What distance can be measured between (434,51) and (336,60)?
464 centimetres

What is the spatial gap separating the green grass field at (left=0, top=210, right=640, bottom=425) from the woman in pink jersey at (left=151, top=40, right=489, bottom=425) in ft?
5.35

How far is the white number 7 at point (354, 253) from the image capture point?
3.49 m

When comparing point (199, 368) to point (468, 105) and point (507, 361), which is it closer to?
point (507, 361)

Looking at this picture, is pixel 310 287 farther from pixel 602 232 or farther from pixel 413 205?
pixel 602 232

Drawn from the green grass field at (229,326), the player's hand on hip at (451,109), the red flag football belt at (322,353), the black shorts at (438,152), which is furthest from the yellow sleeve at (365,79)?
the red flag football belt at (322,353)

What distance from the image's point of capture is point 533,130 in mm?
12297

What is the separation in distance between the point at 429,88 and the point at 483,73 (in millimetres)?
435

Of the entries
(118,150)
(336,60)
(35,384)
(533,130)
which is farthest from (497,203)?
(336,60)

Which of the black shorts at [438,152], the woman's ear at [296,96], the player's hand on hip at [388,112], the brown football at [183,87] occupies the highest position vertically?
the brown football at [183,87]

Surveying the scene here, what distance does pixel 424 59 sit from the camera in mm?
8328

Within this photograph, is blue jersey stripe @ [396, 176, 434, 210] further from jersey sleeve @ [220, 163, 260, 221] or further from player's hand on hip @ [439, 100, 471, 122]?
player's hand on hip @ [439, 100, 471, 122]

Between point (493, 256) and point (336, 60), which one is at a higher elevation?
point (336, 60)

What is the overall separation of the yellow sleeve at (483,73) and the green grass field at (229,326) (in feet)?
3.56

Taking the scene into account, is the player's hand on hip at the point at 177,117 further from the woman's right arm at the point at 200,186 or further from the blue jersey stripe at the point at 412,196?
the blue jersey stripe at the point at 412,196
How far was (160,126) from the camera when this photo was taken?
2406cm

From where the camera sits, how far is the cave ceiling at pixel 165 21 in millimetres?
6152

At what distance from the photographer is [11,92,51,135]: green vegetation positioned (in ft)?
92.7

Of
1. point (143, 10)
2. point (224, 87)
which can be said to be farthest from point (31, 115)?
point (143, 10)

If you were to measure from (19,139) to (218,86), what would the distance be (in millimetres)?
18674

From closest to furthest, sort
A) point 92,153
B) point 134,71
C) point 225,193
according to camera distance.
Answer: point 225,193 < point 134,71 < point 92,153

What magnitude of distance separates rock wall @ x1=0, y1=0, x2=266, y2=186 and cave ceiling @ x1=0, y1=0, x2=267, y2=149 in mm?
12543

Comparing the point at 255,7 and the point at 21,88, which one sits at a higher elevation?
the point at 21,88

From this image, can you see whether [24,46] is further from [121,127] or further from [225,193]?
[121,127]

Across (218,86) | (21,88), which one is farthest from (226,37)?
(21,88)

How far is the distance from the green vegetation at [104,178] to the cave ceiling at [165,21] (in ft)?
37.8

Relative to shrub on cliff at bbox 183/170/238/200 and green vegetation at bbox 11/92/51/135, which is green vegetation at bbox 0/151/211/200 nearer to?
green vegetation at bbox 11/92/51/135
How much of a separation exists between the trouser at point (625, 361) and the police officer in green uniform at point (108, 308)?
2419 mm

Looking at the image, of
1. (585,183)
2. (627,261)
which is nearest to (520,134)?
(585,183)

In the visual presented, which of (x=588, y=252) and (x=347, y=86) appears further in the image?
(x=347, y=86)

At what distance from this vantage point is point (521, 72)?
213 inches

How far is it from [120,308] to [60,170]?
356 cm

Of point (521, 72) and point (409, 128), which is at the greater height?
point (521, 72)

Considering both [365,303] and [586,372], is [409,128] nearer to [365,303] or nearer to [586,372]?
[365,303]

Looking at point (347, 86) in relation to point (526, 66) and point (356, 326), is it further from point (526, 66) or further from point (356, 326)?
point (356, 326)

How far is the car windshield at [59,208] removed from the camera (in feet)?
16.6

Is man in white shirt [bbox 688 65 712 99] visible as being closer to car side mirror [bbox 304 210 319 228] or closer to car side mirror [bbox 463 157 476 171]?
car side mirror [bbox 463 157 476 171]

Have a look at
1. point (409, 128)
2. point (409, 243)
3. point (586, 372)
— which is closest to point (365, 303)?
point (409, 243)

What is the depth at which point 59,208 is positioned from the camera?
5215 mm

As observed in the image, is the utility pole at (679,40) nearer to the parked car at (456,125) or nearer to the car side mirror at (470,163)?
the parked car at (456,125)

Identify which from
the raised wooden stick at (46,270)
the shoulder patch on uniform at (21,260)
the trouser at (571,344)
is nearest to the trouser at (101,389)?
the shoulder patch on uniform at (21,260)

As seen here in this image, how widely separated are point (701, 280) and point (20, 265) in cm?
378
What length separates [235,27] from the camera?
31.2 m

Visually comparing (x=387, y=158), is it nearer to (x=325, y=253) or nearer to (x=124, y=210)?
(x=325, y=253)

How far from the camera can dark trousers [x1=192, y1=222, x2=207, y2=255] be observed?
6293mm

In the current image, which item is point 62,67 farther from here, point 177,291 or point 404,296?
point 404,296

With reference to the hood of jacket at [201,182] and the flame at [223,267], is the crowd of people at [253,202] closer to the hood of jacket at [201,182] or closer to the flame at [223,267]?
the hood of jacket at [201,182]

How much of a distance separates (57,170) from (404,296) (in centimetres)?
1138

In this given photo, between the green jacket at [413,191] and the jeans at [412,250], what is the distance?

#####

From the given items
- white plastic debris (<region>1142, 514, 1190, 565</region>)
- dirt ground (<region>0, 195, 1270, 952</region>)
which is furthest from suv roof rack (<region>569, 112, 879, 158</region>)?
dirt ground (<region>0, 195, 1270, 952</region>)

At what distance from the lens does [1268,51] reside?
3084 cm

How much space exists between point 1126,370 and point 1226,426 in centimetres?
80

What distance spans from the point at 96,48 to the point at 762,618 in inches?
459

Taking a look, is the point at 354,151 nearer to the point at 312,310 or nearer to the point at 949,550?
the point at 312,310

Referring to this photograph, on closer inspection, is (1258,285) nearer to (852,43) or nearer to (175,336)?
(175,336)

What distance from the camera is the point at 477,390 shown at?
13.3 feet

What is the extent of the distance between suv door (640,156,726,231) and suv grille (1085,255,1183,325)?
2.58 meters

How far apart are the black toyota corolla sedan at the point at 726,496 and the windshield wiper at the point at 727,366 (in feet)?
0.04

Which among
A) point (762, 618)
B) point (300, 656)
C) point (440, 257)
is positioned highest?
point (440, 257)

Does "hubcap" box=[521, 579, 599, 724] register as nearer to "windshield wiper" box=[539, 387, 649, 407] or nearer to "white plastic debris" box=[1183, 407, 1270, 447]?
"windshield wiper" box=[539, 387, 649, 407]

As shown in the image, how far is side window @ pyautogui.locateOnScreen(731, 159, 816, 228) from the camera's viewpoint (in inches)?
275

#####

> **WHAT YOU SHOULD DO**: Reproduce the rows verbatim, beginning at the line that contains "Identify which from" and stopping after the line that contains "In this given".

> **TASK ANSWER**:
Identify which from
the raised wooden stick at (46,270)
the shoulder patch on uniform at (21,260)
the trouser at (571,344)
is nearest to the trouser at (101,389)?
the shoulder patch on uniform at (21,260)

As seen here in this image, how widely separated are point (701, 280) and point (20, 265) in cm?
378
What length separates [235,27] from the camera?
31.2 m

Visually comparing (x=387, y=158), is it nearer to (x=325, y=253) or nearer to (x=124, y=210)?
(x=325, y=253)

How far from the camera can dark trousers [x1=192, y1=222, x2=207, y2=255] be observed?
6293mm

In the current image, which item is point 62,67 farther from here, point 177,291 or point 404,296?
point 404,296

With reference to the hood of jacket at [201,182] and the flame at [223,267], is the crowd of people at [253,202] closer to the hood of jacket at [201,182] or closer to the flame at [223,267]?
the hood of jacket at [201,182]

How much of a distance separates (57,170) from (404,296) (in centimetres)?
1138

In this given photo, between the green jacket at [413,191] and the jeans at [412,250], what is the distance?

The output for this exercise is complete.